İngiltere ve Amerika Birleşik Devletleri, gelişmiş nükleer teknolojilerin geliştirilmesini ve yaygınlaştırılmasını hızlandırmak amacıyla kritik bir anlaşma imzaladı. Bu stratejik işbirliği, her iki ülkenin enerji güvenliğini güçlendirmeyi ve ekonomik büyümeyi teşvik etmeyi hedefliyor. Eylül 2025'te Başkan Donald Trump'ın Birleşik Krallık ziyaretinde resmen imzalanan Atlantik Gelişmiş Nükleer Enerji Ortaklığı, nükleer projeler için düzenleyici onay süreçlerini basitleştirmeyi amaçlıyor.
İki ülke, reaktör tasarımları için karşılıklı güvenlik değerlendirmelerinden yararlanarak, nükleer proje lisansı alma süresini mevcut üç ila dört yıldan yaklaşık iki yıla indirmeyi planlıyor. Bu hızlandırılmış süreç, yeni nükleer santrallerin inşaatını önemli ölçüde hızlandırarak enerji güvenliğini artırmayı ve yüksek kaliteli istihdam olanakları yaratmayı hedefliyor.
Ortaklık kapsamında önemli ticari anlaşmalar da yapıldı. X-Energy ve Centrica, İngiltere'nin kuzeydoğusundaki Hartlepool'da 12 adede kadar gelişmiş modüler reaktör (AMR) inşa edecek. Bu proje, yaklaşık 2.500 yeni iş yaratmayı ve ulusal çapta tahmini 40 milyar sterlinlik ekonomik değer sağlamayı hedefliyor; bunun 12 milyar sterlininin Kuzey Doğu İngiltere'ye yönlendirilmesi bekleniyor.

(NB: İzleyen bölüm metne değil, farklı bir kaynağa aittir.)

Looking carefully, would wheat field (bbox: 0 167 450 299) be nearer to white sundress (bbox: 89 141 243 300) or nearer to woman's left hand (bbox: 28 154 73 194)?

Ayrıca, Holtec ve EDF, Nottinghamshire'da küçük modüler reaktörler (SMR'ler) tarafından desteklenen veri merkezleri geliştirmek üzere işbirliği yapıyor. Yaklaşık 11 milyar sterlin değerindeki bu girişimle binlerce nitelikli inşaat ve operasyonel iş yaratılması öngörülüyor. İngiltere hükümeti, bu ticari anlaşmaların toplam değerini 50 milyar sterlinin (68 milyar dolar) üzerinde olarak değerlendiriyor.
Nükleer enerjinin yaygınlaştırılması, hükümetin 'temiz enerji süper gücü' misyonunun temel taşı olarak öne çıkıyor. Amaç, güçlü bir enerji güvenliği sağlamak için daha fazla temiz, yerli üretilen güce ulaşmak. İngiltere'deki nükleer endüstrisi şu anda rekor düzeyde 98.000 kişiyi istihdam ediyor ve geçen yıl devlet destekli yatırımlar sayesinde 11.000 yeni iş yaratıldı.
Hem İngiltere hem de ABD hükümetleri, nükleer işbirliğini derinleştirmeye kararlı. 2028 yılı sonuna kadar Rus nükleer malzemelerine olan bağımlılığı tamamen ortadan kaldırma planları bulunuyor. Bu girişim, her iki ülkeyi de nükleer enerji sektöründe küresel inovasyon ve yatırımda lider konuma getirmeyi ve sürdürülebilir, güvenli bir enerji geleceğine katkıda bulunmayı hedefliyor.
İşbirliği, İngiliz ve Amerikan uzmanlığının yapay zeka teknolojisiyle birleşerek gelişmiş simülasyon araçları geliştireceği koordineli deneysel programları da kapsayacak şekilde füzyon enerjisine de genişliyor. Bu ortak çaba, ticari füzyon gücüne doğru ilerlemeyi hızlandırmayı amaçlıyor. İngiltere'nin gelişmiş nükleer teknolojileri ilerletme taahhüdü, özellikle SMR'ler ve AMR'ler için önemli finansman sağlayan Gelişmiş Nükleer Fon gibi girişimlerle daha da pekişiyor.
Yeni yakıtlar ve teknolojiler kullanan AMR'lerin geliştirilmesi, SMR'lerin modüler inşaat prensiplerini yansıtıyor ve hidrojen üretimi ile endüstriyel ısı gibi elektrik üretimi dışındaki uygulamalar için de potansiyel taşıyor. Bu kapsamlı ortaklık, temiz, güvenilir ve gelişmiş nükleer enerjinin hakim olduğu bir gelecek vizyonunu temsil ediyor, böylece her iki ulus için de ekonomik refahı ve enerji bağımsızlığını güçlendiriyor.